DIRECTIONS: Gather every line in the entries below that contains the word "yellow". Case counts.

INPUT RECORDS:
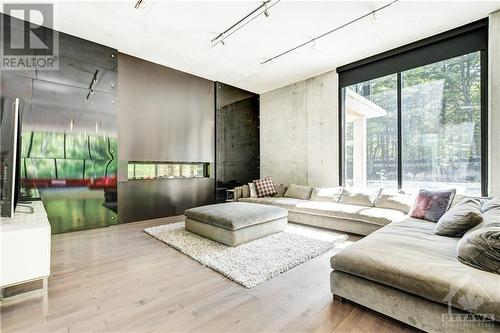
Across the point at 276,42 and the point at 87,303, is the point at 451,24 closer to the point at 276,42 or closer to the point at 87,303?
the point at 276,42

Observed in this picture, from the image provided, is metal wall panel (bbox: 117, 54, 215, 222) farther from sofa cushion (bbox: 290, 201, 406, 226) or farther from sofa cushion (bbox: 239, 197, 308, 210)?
sofa cushion (bbox: 290, 201, 406, 226)

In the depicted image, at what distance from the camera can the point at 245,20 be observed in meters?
3.50

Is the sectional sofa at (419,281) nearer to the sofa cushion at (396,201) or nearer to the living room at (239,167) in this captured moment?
the living room at (239,167)

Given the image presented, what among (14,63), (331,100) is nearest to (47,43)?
(14,63)

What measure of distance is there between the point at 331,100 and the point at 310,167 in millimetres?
1591

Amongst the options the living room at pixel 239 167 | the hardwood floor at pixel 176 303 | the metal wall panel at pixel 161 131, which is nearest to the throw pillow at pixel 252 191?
the living room at pixel 239 167

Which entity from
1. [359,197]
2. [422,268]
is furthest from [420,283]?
[359,197]

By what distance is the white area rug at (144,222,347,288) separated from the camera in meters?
2.39

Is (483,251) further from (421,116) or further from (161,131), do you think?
(161,131)

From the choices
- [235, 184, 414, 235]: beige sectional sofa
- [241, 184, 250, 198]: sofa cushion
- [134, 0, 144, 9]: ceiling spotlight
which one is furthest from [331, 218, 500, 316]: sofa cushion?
[134, 0, 144, 9]: ceiling spotlight

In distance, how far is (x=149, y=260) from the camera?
274 cm

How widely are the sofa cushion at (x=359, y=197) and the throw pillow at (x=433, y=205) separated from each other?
83 centimetres

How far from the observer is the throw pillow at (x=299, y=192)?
17.0ft

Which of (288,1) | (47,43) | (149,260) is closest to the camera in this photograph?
(149,260)
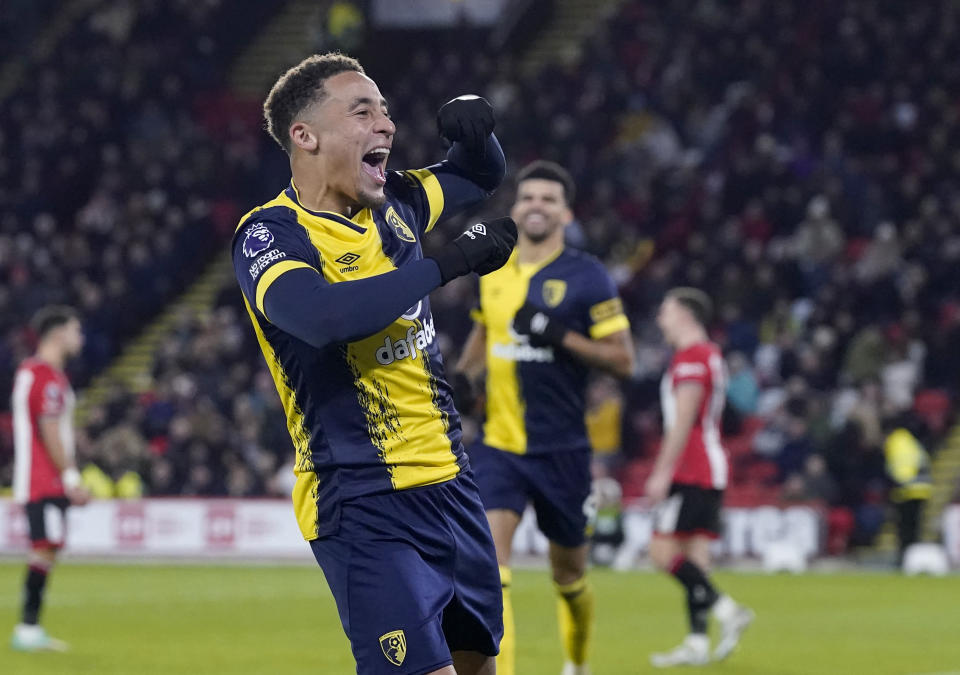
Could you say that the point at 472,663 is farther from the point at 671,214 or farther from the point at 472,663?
the point at 671,214

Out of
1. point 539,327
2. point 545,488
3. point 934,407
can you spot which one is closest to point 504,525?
point 545,488

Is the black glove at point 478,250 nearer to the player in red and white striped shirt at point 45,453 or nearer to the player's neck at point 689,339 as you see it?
the player's neck at point 689,339

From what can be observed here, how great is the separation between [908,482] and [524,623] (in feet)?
21.4

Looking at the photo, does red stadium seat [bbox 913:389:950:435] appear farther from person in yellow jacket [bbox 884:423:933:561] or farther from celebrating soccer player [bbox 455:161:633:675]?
celebrating soccer player [bbox 455:161:633:675]

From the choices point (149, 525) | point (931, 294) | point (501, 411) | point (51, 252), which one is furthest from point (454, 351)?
point (501, 411)

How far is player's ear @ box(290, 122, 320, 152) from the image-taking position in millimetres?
4535

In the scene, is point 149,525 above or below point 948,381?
below

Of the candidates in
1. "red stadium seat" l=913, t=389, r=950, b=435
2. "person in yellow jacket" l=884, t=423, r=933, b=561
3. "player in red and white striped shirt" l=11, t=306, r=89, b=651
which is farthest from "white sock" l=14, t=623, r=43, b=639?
"red stadium seat" l=913, t=389, r=950, b=435

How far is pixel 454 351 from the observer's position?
20.6 metres

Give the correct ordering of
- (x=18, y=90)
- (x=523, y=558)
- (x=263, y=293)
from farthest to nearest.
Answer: (x=18, y=90) → (x=523, y=558) → (x=263, y=293)

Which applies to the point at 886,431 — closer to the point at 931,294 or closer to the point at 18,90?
the point at 931,294

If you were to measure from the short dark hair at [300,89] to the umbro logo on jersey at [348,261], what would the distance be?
17.2 inches

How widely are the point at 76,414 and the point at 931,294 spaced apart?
Result: 509 inches

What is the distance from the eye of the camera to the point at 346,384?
4.38m
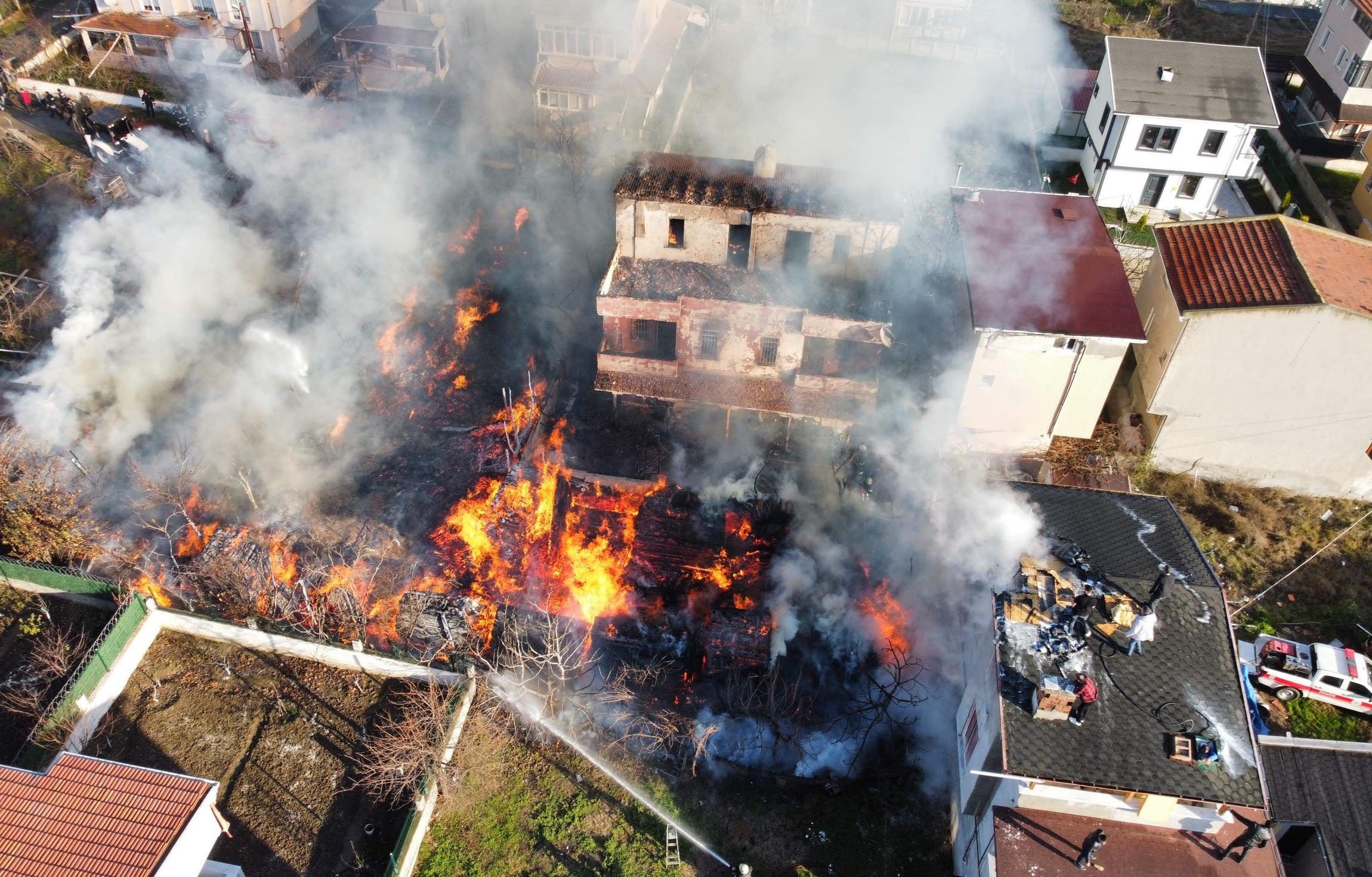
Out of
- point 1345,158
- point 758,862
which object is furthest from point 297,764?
point 1345,158

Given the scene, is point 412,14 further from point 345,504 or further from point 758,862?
point 758,862

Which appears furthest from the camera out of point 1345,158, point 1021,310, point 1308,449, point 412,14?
point 412,14

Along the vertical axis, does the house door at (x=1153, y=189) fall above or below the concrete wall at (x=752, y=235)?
below

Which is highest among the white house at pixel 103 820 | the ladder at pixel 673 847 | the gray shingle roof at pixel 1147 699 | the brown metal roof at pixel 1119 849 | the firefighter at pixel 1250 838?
the gray shingle roof at pixel 1147 699

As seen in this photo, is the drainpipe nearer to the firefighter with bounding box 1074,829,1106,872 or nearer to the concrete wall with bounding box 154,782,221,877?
the firefighter with bounding box 1074,829,1106,872

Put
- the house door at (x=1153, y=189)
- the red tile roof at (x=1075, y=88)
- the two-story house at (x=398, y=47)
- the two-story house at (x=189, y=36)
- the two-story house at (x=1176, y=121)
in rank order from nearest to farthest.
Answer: the two-story house at (x=1176, y=121) → the house door at (x=1153, y=189) → the two-story house at (x=189, y=36) → the two-story house at (x=398, y=47) → the red tile roof at (x=1075, y=88)

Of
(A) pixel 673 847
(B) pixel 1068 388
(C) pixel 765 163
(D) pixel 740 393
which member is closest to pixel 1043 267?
(B) pixel 1068 388

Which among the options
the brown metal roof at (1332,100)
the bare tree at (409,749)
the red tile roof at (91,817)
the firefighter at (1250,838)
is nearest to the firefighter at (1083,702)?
the firefighter at (1250,838)

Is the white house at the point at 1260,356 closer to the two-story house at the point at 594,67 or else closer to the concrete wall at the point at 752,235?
the concrete wall at the point at 752,235
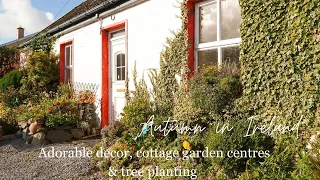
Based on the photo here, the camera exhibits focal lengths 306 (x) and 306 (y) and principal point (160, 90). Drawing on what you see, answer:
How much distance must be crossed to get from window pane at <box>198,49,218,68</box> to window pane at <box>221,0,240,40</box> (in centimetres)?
32

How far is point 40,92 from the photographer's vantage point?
34.2 feet

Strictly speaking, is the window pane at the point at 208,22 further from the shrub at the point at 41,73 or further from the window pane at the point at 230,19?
the shrub at the point at 41,73

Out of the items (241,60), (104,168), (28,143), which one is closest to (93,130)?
(28,143)

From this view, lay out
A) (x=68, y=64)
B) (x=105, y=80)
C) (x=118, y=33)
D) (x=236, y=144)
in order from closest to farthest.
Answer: (x=236, y=144), (x=118, y=33), (x=105, y=80), (x=68, y=64)

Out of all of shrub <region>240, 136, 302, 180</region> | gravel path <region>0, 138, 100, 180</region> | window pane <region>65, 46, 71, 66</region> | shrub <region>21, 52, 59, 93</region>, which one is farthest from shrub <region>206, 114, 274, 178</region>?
shrub <region>21, 52, 59, 93</region>

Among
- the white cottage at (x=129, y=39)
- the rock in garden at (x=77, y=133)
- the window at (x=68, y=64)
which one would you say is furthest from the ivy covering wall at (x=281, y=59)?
the window at (x=68, y=64)

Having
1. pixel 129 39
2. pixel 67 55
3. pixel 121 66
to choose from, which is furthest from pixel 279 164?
pixel 67 55

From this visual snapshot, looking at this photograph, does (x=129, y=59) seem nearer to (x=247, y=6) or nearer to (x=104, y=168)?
(x=104, y=168)

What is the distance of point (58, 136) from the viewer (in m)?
7.35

ANSWER:
Looking at the photo, does red stadium seat [bbox 913:389:950:435] appear farther from person in yellow jacket [bbox 884:423:933:561] or farther from celebrating soccer player [bbox 455:161:633:675]?
2. "person in yellow jacket" l=884, t=423, r=933, b=561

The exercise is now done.